PROBLEM DETAILS = Look in the data below for the line that contains "In what order from nearest to farthest should". Copy that line and the remaining lines exactly.

EXTRACTED MATERIAL =
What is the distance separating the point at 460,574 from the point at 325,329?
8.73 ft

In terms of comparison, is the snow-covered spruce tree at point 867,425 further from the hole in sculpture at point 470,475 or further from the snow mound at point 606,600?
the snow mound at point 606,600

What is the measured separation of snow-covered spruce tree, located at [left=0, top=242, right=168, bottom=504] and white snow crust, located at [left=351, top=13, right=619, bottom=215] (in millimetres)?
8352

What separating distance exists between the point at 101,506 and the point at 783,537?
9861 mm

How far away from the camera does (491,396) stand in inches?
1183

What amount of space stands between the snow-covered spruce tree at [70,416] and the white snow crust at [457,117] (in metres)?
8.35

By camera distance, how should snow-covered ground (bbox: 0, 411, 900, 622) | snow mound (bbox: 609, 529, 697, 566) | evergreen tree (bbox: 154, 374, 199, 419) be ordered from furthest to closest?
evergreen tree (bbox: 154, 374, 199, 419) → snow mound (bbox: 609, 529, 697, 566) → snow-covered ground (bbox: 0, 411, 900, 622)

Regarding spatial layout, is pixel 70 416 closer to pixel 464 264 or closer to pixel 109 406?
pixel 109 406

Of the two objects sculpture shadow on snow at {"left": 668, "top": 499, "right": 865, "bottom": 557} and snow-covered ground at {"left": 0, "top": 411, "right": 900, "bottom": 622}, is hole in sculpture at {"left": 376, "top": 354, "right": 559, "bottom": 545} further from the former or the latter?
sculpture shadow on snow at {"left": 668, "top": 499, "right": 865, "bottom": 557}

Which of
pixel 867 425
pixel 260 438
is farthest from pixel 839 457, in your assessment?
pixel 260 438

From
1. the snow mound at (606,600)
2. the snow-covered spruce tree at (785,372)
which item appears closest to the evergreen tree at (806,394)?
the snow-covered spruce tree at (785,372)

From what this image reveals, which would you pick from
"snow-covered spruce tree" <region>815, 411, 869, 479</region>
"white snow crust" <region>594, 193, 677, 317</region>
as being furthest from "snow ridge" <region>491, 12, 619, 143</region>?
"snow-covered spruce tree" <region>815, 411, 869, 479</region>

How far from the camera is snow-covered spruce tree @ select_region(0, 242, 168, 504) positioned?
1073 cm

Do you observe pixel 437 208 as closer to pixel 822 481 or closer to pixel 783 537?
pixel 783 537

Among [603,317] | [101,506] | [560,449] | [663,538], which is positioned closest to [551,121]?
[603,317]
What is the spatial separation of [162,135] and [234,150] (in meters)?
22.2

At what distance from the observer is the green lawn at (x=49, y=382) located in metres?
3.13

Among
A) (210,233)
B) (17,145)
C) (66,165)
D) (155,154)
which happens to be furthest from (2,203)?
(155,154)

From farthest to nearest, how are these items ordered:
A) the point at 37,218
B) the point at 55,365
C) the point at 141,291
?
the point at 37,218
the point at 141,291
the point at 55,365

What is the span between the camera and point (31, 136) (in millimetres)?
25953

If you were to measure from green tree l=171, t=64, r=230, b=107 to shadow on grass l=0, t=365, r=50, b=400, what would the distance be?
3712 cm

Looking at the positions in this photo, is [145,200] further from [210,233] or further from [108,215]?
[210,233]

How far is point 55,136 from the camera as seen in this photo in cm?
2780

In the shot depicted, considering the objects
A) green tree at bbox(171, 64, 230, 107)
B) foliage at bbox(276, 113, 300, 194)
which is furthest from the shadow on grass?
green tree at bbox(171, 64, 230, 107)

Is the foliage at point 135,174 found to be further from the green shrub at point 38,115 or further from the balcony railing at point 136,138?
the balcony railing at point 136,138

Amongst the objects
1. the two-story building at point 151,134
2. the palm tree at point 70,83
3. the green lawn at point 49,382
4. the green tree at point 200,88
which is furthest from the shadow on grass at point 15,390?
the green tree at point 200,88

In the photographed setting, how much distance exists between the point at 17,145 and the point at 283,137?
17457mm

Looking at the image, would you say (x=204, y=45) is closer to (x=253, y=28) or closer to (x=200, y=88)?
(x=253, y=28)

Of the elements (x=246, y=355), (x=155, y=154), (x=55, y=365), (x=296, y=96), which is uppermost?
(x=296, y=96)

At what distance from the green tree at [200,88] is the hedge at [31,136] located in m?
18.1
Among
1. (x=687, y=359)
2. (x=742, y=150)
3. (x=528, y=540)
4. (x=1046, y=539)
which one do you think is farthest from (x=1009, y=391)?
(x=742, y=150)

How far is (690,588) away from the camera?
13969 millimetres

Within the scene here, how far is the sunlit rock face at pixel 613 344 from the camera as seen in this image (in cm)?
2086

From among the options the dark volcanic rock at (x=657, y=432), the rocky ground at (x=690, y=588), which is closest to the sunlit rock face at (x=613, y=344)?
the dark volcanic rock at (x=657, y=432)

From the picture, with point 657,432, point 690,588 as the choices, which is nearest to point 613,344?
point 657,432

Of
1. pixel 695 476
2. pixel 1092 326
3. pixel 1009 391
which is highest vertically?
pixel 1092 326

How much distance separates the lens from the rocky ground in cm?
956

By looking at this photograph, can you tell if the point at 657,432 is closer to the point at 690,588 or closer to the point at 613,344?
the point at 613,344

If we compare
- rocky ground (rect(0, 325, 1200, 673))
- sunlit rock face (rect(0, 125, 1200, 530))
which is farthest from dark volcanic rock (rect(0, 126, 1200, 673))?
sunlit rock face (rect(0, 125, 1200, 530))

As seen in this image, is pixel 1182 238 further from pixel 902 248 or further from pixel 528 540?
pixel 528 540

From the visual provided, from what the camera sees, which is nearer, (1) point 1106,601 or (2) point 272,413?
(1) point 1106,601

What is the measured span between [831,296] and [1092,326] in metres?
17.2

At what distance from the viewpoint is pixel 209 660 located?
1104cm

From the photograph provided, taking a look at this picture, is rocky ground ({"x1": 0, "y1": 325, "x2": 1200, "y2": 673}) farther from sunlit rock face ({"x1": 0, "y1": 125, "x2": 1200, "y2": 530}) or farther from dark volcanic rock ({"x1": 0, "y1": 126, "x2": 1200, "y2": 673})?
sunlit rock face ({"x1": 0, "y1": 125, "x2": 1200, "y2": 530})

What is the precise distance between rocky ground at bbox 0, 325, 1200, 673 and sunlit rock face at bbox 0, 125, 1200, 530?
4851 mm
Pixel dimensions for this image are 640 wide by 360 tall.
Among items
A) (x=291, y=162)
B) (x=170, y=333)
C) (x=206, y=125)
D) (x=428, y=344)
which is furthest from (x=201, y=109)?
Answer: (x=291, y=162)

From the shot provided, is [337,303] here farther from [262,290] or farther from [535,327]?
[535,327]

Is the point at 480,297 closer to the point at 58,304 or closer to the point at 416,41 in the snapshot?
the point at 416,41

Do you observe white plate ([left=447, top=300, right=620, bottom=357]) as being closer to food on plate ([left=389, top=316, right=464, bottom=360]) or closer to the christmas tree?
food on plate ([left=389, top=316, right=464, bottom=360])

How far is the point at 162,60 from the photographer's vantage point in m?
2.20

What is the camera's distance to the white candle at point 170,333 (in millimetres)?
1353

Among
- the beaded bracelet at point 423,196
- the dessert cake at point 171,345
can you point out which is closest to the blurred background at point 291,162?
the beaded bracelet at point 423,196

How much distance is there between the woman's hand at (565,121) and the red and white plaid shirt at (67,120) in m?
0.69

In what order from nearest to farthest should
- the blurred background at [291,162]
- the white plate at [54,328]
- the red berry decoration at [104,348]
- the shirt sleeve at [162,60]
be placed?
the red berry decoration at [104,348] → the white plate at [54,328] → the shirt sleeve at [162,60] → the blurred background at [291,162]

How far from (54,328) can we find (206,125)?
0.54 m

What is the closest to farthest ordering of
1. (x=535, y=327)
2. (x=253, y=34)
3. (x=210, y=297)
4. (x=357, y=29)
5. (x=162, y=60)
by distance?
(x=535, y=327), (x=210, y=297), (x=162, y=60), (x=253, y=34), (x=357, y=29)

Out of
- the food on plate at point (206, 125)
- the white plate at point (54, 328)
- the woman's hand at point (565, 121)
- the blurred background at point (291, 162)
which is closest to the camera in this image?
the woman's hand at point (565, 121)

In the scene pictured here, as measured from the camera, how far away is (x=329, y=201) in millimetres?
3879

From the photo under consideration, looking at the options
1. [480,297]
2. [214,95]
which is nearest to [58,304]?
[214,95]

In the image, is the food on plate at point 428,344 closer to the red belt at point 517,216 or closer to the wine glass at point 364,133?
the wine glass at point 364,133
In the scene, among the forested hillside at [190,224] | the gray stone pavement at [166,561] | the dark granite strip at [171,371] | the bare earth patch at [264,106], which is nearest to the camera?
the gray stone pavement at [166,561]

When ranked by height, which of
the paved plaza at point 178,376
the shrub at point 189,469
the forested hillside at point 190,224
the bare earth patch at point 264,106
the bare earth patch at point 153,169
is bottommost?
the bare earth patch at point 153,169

FINISHED ANSWER =
In what order from nearest to farthest should
- the blurred background at [291,162]
- the white plate at [54,328]
- the red berry decoration at [104,348]
- the shirt sleeve at [162,60]
be placed?
the red berry decoration at [104,348] → the white plate at [54,328] → the shirt sleeve at [162,60] → the blurred background at [291,162]

How far from (54,328) can we find (206,125)?
0.54 m

What is the closest to farthest ordering of
1. (x=535, y=327)
2. (x=253, y=34)
3. (x=210, y=297)
4. (x=357, y=29)
5. (x=162, y=60)
by distance?
(x=535, y=327), (x=210, y=297), (x=162, y=60), (x=253, y=34), (x=357, y=29)

Out of
- the food on plate at point (206, 125)
- the white plate at point (54, 328)
- the woman's hand at point (565, 121)
- the blurred background at point (291, 162)
which is closest to the camera in this image?
the woman's hand at point (565, 121)

In the scene pictured here, as measured from the camera, how far away is (x=329, y=201) in millimetres?
3879

From the photo under consideration, looking at the options
1. [480,297]
2. [214,95]
which is nearest to [58,304]?
[214,95]

In the image, is the food on plate at point 428,344 closer to the red belt at point 517,216 or closer to the wine glass at point 364,133?
the wine glass at point 364,133
In the scene, among the forested hillside at [190,224] | the gray stone pavement at [166,561] | the dark granite strip at [171,371] | the bare earth patch at [264,106], which is nearest to the camera?
the gray stone pavement at [166,561]

When ranked by height, which of
the paved plaza at point 178,376
the shrub at point 189,469
the forested hillside at point 190,224
the bare earth patch at point 264,106
the bare earth patch at point 153,169
is bottommost?
the bare earth patch at point 153,169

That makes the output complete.